== GOAL A ==
Quote the Fiji court judgment word for word, starting at "Plots 1, 2 and" and ending at "on each plot.".
== GOAL B ==
Write what comes next in the Fiji court judgment, picking up after its final sentence.

== TEXT ==

IN THE SUPREME COURT OF FIJI
Appellate Jurisdiction


Civil Appeal. No. 18 of 1983


Between:


THE COMMISSIONER OF INLAND REVENUE
Appellant


and


MORRIS HEDSTROM LIMITED
Respondent


Messrs M.J. Scott & S.M. Shah for the Appellant
Mr. F.S. Lateef for the Respondent


JUDGMENT

In December 1963 the respondent purchased the land on C.T. 7489 from the Colonial Sugar Refining Company Limited. Subsequently the number of the Certificate of Title was changed to 11364. On the land comprised in the Certificate of Title was a substantial dwelling house used as a residence by the respondent's manager.

In 1980 the respondent decided to subdivide the land into 4 separate plots. The plots were laid out, the land cleared of trees and shrubs and a reinforced concrete road 120 metres in length constructed from the existing road frontage to give access to the new plots, numbered 1, 2 and 3. The remaining plot number 4 comprised the land on which the manager's house was situated.

Plots 1, 2 and 3 were levelled and a retaining wall constructed on the curve of plot 4 to prevent erosion. Drains were dug on the eastern boundary of lots 1, 2 and 3 and a lamp post was re-located. The total cost of the subdivision and its attendant works was $11,756.60.

The respondent retained plot 4 and sold the remaining plots for $15,000 each. The appellant applied section 3 of the Land Sales Act, Cap. 137 and charged it against the respondent's profit on the sale of the 3 plots, having first allowed $3,075.10 as a deduction in respect of the developments carried out on each plot.

This information has been derived from the agreed facts submitted to the Court a quo.

== MATERIAL PROVIDED ==
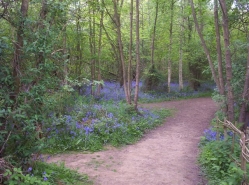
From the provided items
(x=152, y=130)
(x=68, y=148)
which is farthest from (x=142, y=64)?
(x=68, y=148)

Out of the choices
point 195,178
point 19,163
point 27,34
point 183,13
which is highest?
point 183,13

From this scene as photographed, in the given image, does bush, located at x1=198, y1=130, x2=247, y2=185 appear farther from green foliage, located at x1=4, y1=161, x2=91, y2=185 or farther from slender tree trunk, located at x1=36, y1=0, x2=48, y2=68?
slender tree trunk, located at x1=36, y1=0, x2=48, y2=68

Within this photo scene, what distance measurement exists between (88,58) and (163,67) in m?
11.7

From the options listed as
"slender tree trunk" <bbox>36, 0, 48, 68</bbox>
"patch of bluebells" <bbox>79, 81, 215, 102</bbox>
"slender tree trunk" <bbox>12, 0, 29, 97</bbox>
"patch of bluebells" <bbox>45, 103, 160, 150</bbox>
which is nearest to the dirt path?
"patch of bluebells" <bbox>45, 103, 160, 150</bbox>

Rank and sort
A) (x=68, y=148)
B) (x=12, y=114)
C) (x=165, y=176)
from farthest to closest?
(x=68, y=148) < (x=165, y=176) < (x=12, y=114)

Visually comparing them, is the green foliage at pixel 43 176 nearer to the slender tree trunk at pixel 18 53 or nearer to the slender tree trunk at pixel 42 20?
the slender tree trunk at pixel 18 53

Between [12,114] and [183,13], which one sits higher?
[183,13]

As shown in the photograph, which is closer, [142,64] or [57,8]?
[57,8]

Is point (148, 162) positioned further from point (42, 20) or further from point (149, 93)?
point (149, 93)

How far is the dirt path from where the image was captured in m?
5.30

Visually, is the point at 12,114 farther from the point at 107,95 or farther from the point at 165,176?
the point at 107,95

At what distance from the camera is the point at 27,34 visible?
3.95 m

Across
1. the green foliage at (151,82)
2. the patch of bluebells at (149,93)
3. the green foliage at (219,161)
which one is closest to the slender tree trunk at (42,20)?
the green foliage at (219,161)

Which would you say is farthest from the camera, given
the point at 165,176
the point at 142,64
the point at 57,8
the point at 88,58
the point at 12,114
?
the point at 142,64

== FINAL ANSWER A ==
Plots 1, 2 and 3 were levelled and a retaining wall constructed on the curve of plot 4 to prevent erosion. Drains were dug on the eastern boundary of lots 1, 2 and 3 and a lamp post was re-located. The total cost of the subdivision and its attendant works was $11,756.60.

The respondent retained plot 4 and sold the remaining plots for $15,000 each. The appellant applied section 3 of the Land Sales Act, Cap. 137 and charged it against the respondent's profit on the sale of the 3 plots, having first allowed $3,075.10 as a deduction in respect of the developments carried out on each plot.

== FINAL ANSWER B ==
The relevant portion of section 5 of the Act which provides for exemptions from the sales tax imposed by section 3 reads:

"Notwithstanding the provisions of section 3 no land sales tax shall be charged on any profits arising in any of the following transactions or cases

The definition of "development" in section 2 of the Act includes:

"(c) Subdivisions of any land by dividing the same and the laying out of plots, roads, yards, drains, sewers, parks, gardens, lawns, orchards or the like. "

Mr. Scott for the appellant cited a dictum of Cohen L.J. in Littman v. Barron (1951) Ch. at 993.

This reads:

"I agree .... that the principle that in case of ambiguity a taxing statute should be construed in favour of the taxpayer should not apply to a provision giving a taxpayer relief in certain cases from a section clearly imposing liability. "

I do not dissent from that view which only has application where an ambiguity exists. Mr. Scott argued that as the road and the retaining wall were over the land which the seller retained, it cannot be said that the development arose on the land which was sold by the respondent.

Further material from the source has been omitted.